Dans le cadre préventif qui est le nôtre, notre objectif est de libérer la parole, déconstruire des stéréotypes… Sur l’année scolaire en cours, nous avons mené 39 projets sur toutes les thématiques que j’ai évoquées dans les 28 collèges de l’Aude, souvent par le biais de l’intervention d’associations spécifiques. Les élèves participent à des ateliers à travers du théâtre, des ateliers audiovisuels, des rappels sur l’engagement citoyen, la laïcité (qui est une loi de libertés et non d’interdictions), de la sensibilisation à la lutte contre les discriminations et l’homophobie, le sport pour tous avec une sensibilisation au Handisport, le cyberharcèlement avec Acti City, notre partenaire, etc. Voici tout ce que nous proposons gratuitement aux établissements.
Tout ceci ne peut se faire que sur la base du volontariat des jeunes. Est-ce suffisant ?
Ces dispositifs sont gratuits et nous sommes dans la limite de l’exercice. Les actions n’ont pas vocation à tout résoudre, mais ça peut éviter quelques situations. Nous sommes aussi dans l’accès aux droits, une instance que nous partageons avec la préfecture et le ministère de la Justice. Cette année, cela s’est concrétisé par des théâtres forums à destination des collégiens sur le harcèlement scolaire. Le ministère vient apporter des éclairages juridiques et éventuellement répressifs.
Les réseaux sociaux n’aident jamais dans ces cas. Qu’en pensez-vous ?

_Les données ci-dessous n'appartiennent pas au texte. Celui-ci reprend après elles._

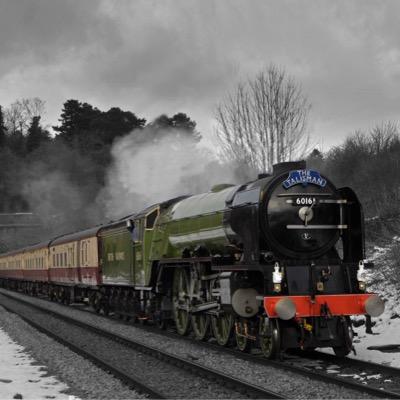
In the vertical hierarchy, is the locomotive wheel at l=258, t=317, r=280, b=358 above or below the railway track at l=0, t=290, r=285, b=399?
above

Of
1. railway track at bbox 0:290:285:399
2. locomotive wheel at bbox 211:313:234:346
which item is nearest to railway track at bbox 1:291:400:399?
locomotive wheel at bbox 211:313:234:346

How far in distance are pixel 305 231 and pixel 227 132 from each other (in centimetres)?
1793

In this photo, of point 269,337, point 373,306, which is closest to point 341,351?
point 373,306

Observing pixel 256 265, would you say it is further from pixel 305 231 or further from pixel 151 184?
pixel 151 184

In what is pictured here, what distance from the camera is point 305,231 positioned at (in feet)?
32.7

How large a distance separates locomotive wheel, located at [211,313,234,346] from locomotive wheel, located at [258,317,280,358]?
114 centimetres

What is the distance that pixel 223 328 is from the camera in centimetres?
1137

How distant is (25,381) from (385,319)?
24.9ft

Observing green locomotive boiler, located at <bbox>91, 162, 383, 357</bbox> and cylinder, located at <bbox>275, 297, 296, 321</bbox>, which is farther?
green locomotive boiler, located at <bbox>91, 162, 383, 357</bbox>

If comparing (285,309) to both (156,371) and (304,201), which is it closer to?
(304,201)

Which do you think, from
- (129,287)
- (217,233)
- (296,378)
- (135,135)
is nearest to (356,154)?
(135,135)

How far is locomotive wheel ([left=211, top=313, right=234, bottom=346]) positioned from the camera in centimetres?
1099

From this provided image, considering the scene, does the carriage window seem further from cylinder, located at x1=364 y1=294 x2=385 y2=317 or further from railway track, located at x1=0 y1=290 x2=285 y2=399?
cylinder, located at x1=364 y1=294 x2=385 y2=317

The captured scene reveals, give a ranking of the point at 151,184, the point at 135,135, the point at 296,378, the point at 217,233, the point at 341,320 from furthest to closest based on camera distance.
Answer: the point at 135,135, the point at 151,184, the point at 217,233, the point at 341,320, the point at 296,378
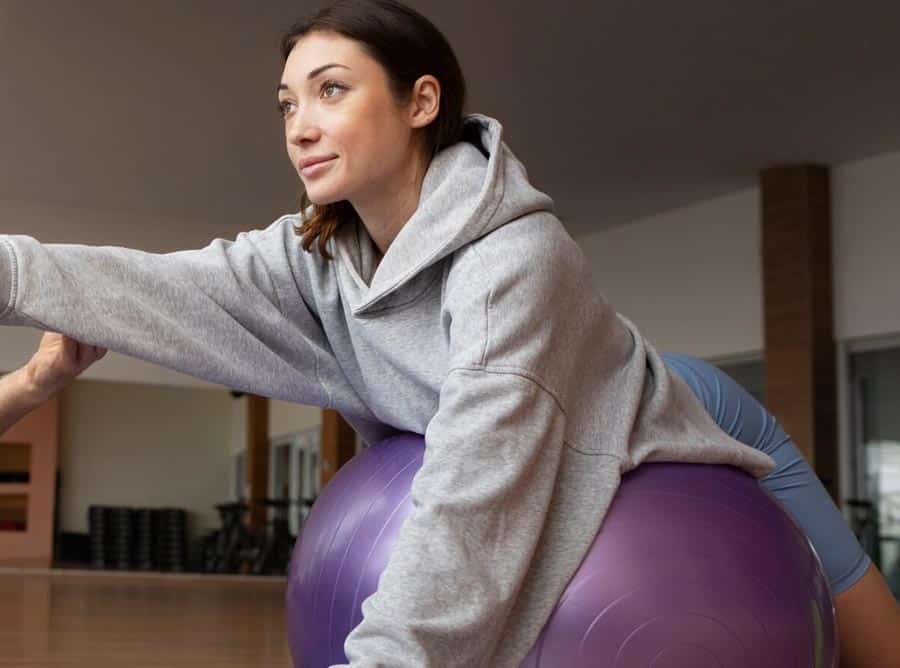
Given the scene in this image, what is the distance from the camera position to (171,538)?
698 inches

Ils sont un amplificateur. Nous ne sommes pas en première ligne, c’est souvent l’Éducation nationale et nous travaillons main dans la main pour être facilitateur, proposer des actions complémentaires. Tout cela est perfectible bien sûr et nous sommes hélas confrontés au mur des moyens alloués. Il faudrait du personnel formé pour accueillir cette parole et en faire bon usage. Il manque des surveillants, des médecins scolaires, des psychologues pour ne pas que des situations dégénèrent ou au moins que les élèves qui commencent à être victimes puissent avoir un espace d’échange et de prise en charge. Il y a un vide dans les établissements.
C’est un vide difficile à combler quand on sait que la parole est souvent libérée de pair à pair et que les enfants ont du mal à se confier aux adultes… La Région a fait des ambassadeurs du harcèlement dans les lycées, mais cela ne paraît difficile dans les collèges. Qu’en pensez-vous ?

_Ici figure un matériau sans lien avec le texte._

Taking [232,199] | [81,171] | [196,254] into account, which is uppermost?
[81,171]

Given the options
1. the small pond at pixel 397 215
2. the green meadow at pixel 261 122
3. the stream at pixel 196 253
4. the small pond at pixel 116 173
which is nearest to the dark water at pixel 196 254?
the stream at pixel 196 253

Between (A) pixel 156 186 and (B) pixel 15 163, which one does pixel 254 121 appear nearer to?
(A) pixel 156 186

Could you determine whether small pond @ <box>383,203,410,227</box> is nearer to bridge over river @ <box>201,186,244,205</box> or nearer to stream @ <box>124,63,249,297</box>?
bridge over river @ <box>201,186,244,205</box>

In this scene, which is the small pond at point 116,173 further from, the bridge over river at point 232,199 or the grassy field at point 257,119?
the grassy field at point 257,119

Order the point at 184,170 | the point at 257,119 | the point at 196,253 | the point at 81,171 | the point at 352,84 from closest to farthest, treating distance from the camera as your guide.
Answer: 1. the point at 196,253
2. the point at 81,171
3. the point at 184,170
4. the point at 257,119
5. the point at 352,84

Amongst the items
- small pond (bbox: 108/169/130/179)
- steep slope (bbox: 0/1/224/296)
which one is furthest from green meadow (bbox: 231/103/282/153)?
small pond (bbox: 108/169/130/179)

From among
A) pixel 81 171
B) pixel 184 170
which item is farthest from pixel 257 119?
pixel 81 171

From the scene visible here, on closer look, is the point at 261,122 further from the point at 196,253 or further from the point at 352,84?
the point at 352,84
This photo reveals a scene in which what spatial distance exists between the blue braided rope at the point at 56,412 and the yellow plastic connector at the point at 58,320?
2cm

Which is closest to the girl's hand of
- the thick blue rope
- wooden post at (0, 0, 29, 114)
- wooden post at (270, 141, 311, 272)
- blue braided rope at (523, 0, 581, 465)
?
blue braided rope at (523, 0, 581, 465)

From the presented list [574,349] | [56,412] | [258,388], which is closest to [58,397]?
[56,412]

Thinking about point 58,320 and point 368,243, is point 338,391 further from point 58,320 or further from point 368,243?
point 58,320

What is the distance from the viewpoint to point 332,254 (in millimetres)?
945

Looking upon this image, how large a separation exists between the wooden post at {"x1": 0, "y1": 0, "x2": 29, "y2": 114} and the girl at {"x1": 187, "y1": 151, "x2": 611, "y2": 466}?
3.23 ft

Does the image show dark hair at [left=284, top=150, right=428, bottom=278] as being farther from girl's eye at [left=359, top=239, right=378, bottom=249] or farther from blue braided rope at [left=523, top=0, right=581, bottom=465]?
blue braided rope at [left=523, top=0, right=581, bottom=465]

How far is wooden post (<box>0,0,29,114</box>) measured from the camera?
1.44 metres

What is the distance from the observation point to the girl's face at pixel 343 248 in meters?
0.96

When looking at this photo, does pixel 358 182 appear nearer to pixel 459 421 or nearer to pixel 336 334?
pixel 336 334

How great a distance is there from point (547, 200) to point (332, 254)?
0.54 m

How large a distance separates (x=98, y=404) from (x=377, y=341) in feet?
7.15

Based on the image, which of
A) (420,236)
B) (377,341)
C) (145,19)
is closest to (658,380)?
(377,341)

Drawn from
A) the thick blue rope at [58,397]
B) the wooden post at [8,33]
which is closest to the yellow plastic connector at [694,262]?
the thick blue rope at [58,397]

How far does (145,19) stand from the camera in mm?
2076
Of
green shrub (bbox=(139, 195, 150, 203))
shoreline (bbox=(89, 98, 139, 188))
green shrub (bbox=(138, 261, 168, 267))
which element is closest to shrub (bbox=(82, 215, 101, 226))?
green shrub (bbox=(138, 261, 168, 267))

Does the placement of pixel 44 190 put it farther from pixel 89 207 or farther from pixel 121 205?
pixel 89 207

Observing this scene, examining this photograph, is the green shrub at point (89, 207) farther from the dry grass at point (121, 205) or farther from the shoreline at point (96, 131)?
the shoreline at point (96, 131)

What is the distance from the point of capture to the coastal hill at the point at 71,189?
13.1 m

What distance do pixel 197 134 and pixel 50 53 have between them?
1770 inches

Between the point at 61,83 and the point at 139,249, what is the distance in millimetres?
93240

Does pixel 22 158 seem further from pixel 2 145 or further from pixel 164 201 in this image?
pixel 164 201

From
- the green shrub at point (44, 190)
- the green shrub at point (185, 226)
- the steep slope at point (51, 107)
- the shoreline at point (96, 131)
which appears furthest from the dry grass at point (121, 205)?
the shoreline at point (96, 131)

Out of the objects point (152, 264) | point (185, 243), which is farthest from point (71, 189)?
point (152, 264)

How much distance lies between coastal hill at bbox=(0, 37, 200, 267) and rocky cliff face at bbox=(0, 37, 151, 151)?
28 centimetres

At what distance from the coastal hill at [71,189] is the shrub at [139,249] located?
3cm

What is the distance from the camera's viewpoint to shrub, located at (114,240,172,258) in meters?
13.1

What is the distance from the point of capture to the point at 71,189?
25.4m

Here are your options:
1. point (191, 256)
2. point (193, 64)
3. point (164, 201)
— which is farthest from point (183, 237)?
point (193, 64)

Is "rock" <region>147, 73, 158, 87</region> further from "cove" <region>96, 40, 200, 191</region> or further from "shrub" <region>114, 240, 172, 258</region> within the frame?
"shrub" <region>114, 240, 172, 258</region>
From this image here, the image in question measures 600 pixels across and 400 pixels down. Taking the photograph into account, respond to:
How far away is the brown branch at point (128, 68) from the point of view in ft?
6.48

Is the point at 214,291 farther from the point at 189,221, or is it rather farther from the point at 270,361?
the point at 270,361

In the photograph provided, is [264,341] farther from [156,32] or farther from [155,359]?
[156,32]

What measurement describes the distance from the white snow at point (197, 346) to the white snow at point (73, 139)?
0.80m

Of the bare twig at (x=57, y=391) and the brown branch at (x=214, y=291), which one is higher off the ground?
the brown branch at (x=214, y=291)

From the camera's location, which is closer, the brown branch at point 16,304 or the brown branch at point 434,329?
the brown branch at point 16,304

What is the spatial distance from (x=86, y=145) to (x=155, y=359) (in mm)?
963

C’est compliqué. Il y a des expérimentations dans des départements où des médiateurs (peut-être pendants des ambassadeurs dans les lycées) qui permettent déjà de repérer des situations d’urgence. Les surveillants, en proximité, peuvent aussi voir l’isolement, les difficultés. Ces dernières années, les faits rapportés augmentent aussi face à la libération de la parole et c’est tant mieux. Avant, peut-être le disait-on moins… La sensibilisation des personnels de l’Éducation nationale n’y est sûrement pas étrangère. On voit les chiffres monter, c’est vrai, mais il faut aussi souligner la sensibilité des collégiens face au harcèlement. Je le vois partout chez les délégués. Cela revient systématiquement et c’est ancré dans leur tête, même dans les collèges en zone rurale. En tout cas, partout, mais à Narbonne et Carcassonne surtout, nous essayons de mixer la sectorisation avec les villages pour éviter des phénomènes qui favorisent l’appréhension de la différence.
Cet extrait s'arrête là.